Research

My name is Senan, and I am a labour economist. I am in the 5th year of an Economics PhD at Cornell University, where I am building my dissertation.

Work in Progress

The Direct and Indirect Effects of Genetics and Education (2024–).

Recent advances in genetic technology measure genetic locations in the human genome associated with health and social outcomes, such as years of education — polygenic indices. I show how that the Education year PolyGenic Index (Ed PGI, Lee et al 2018) is related to later-life earnings, using random variation away from parents’ genes to infer causal effects. A nascent social science literature has speculated that genes associated with education relate to intelligence, and so would have independent, direct genetic effects on labour market outcomes. I investigate this systematically by decomposing the causal effects into a direct genetic effect, and an indirect effect from returns to education, using genetic and labour market data for thousands of members of the British public in the UK Biobank. I use a legal change in school-leaving age to instrument for random variation in education, estimating direct and indirect effects by control function approach. Correlational evidence with public data shows that direct genetic associations are indistinguishable from zero — all causal associations of the Ed PGI are explained by the indirect education channel, and not by a direct genetic channel. Causal estimates using restricted UK Biobank data are to follow.

Causal Mediation in Natural Experiments (2025).

Natural experiments are a cornerstone of applied economics, providing settings for estimating causal effects with a compelling argument for treatment ignorability. Causal Mediation (CM) methods aim to estimate how much of the treatment effect operates through a proposed mediator, illuminating mechanisms that causal effects operate through. The most popular approach to CM relies on assumptions which are unrealistic in natural experiment settings: assuming the mediator is conditionally ignorable — in addition to the causal research design for the initial treatment. This paper shows that this approach leads to biased inference, solving for explicit bias terms when the mediator is not ignorable. Individuals’ selection based on expected gains and costs is inconsistent with mediator ignorability in a natural experiment setting, suggesting bias would be present in practice. I consider a control function approach, which overcomes these hurdles under alternative assumptions, using cost of mediator take-up as an instrument.
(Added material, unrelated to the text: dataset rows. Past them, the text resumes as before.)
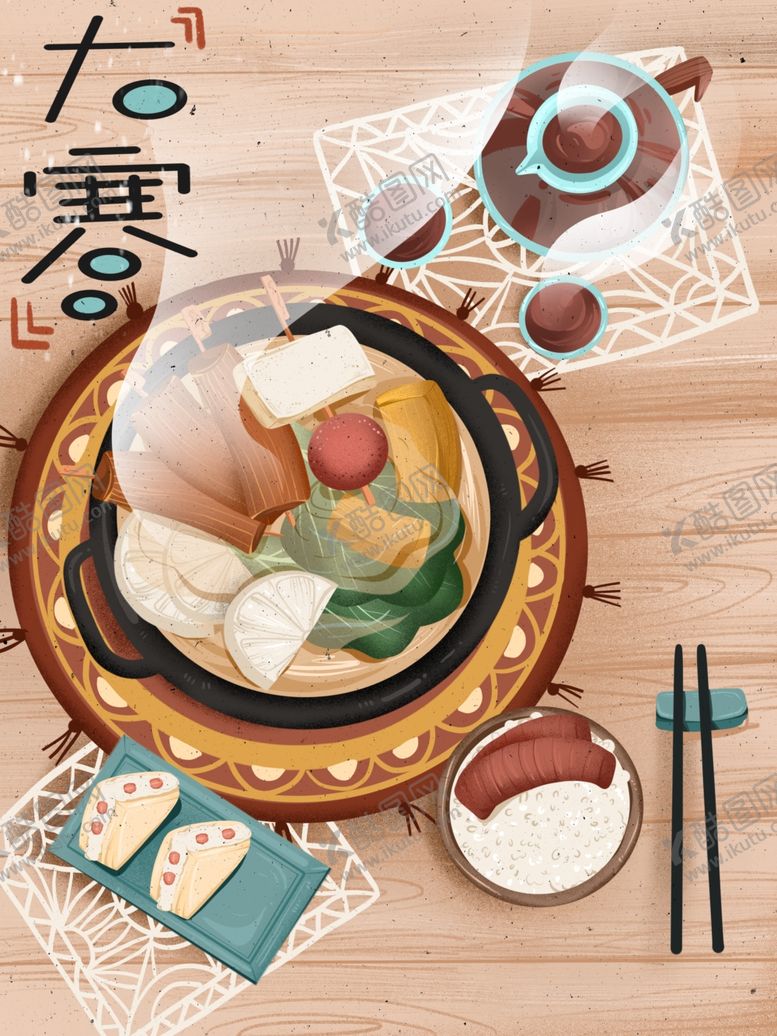 编号：35057405091107078160【酷图网】源文件下载-创意卡通插画图案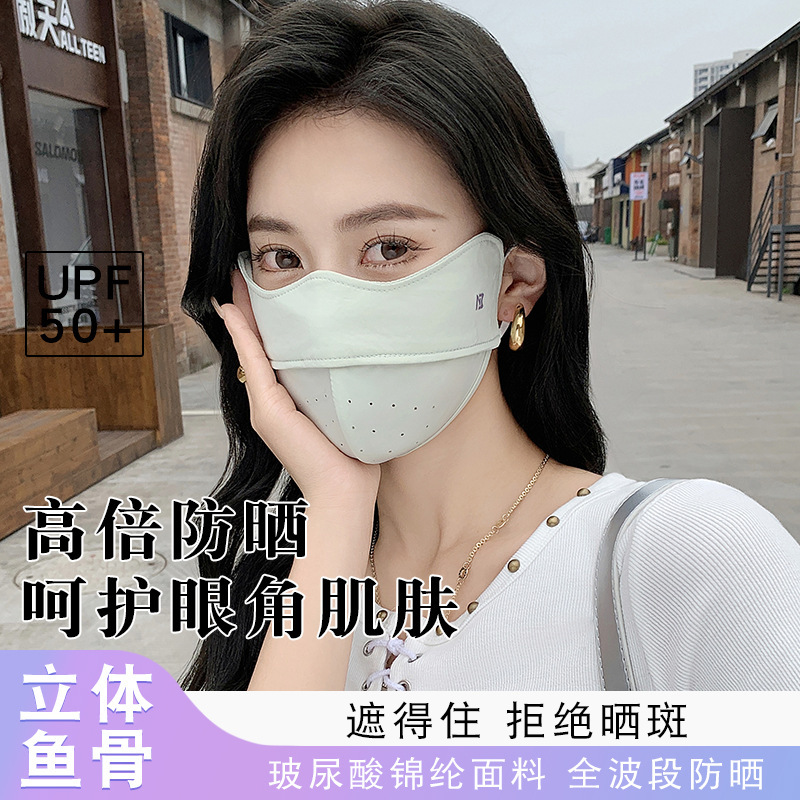 Reprehenderit qui in ea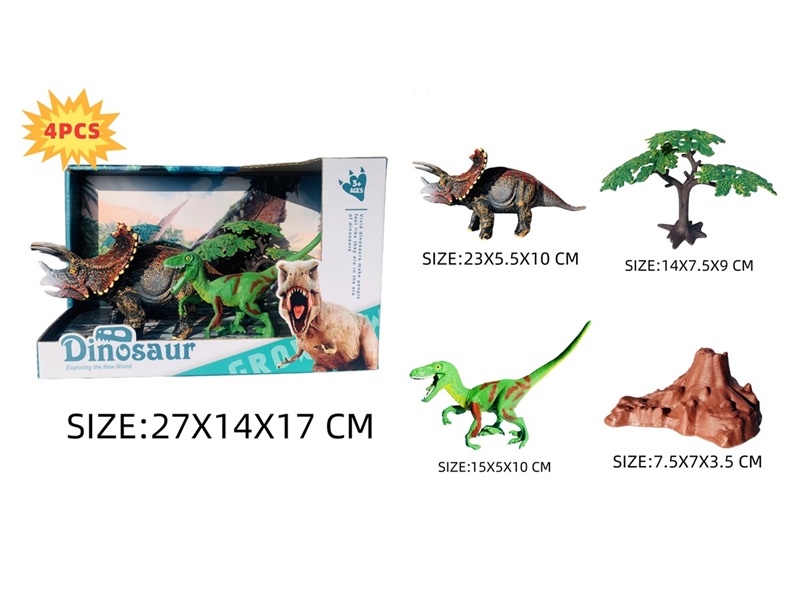 DINOSAUR SET - HP1231078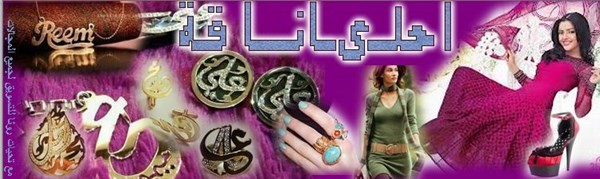 اكسسورات 2014 قمه فى الرقى والاناقه الان فى السعوديه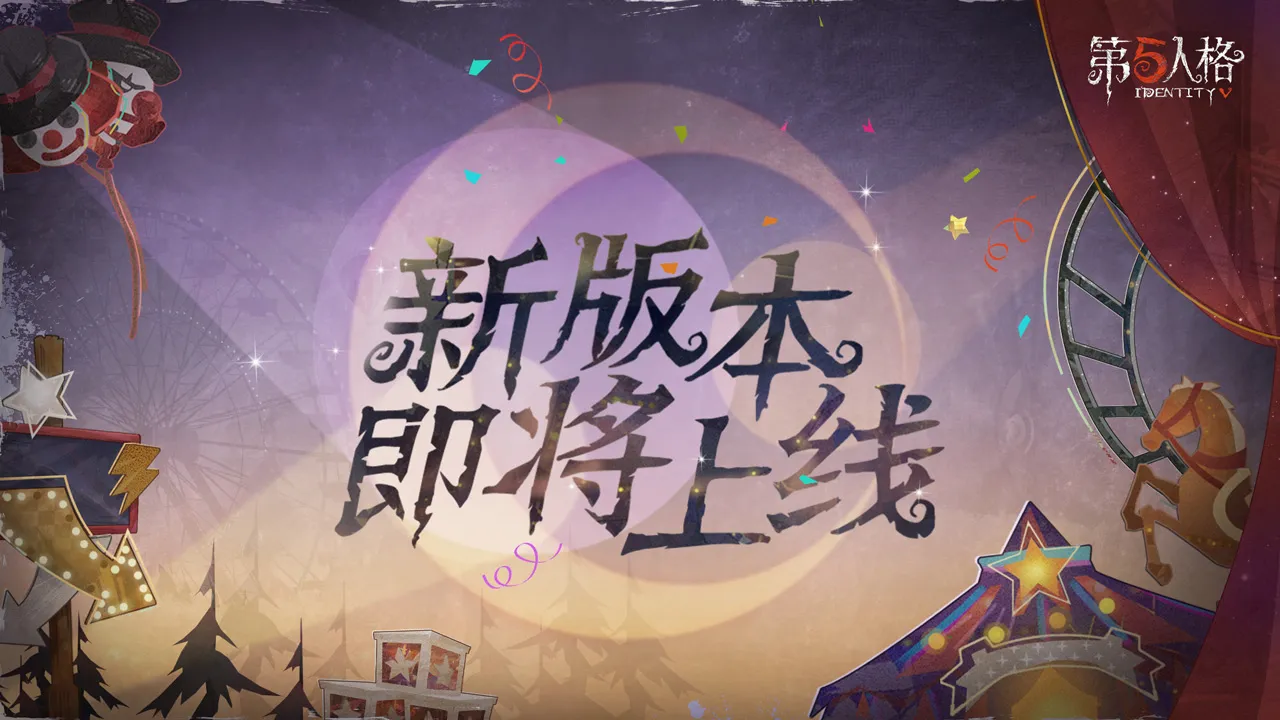 第五人格云游戏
Simulations confirm that this method corrects for persistent bias in conventional CM estimates, though require large sample sizes for correct inference. This approach gives applied researchers an alternative method to estimate CM effects when they can only establish a credible argument for randomisation of the initial treatment, and not a mediator, as is common in natural experiments.

Food Insecurity Among Military Veterans (2023–), joint with Seungmin Lee (Notre Dame), Chris Barrett, John Hoddinott (Cornell), Matthew Rabbitt (USDA)

Economics project measuring food insecurity among military veterans, using newly crafted data from the PSID to causally measure the impact of military enlistment on food insecurity outcomes.

Working Papers

Less Funding, More Lecturers, and Fewer Professors: Stagnating State Funding for Higher Education and its Effect on Faculty (2024).

Empirical economics project that causally links two recent trends:

The analysis uses a shift-share approach to show that declining state funding explains the substitution towards lecturers away from professors. Analysis of every public university faculty member in Illinois shows that incumbent professors are unaffected, implying changes in faculty composition at public universities arise via falls in future hiring after funding cuts.

Market Interventions in a Large-Scale Virtual Economy (2022, with Peter Xenopoulos, Claudio Silva at NYU).

Study of large market interventions in an online multiplayer game’s economy, and the causal effects on market activity. Combines insights from applied economics and data science in the study of virtual games.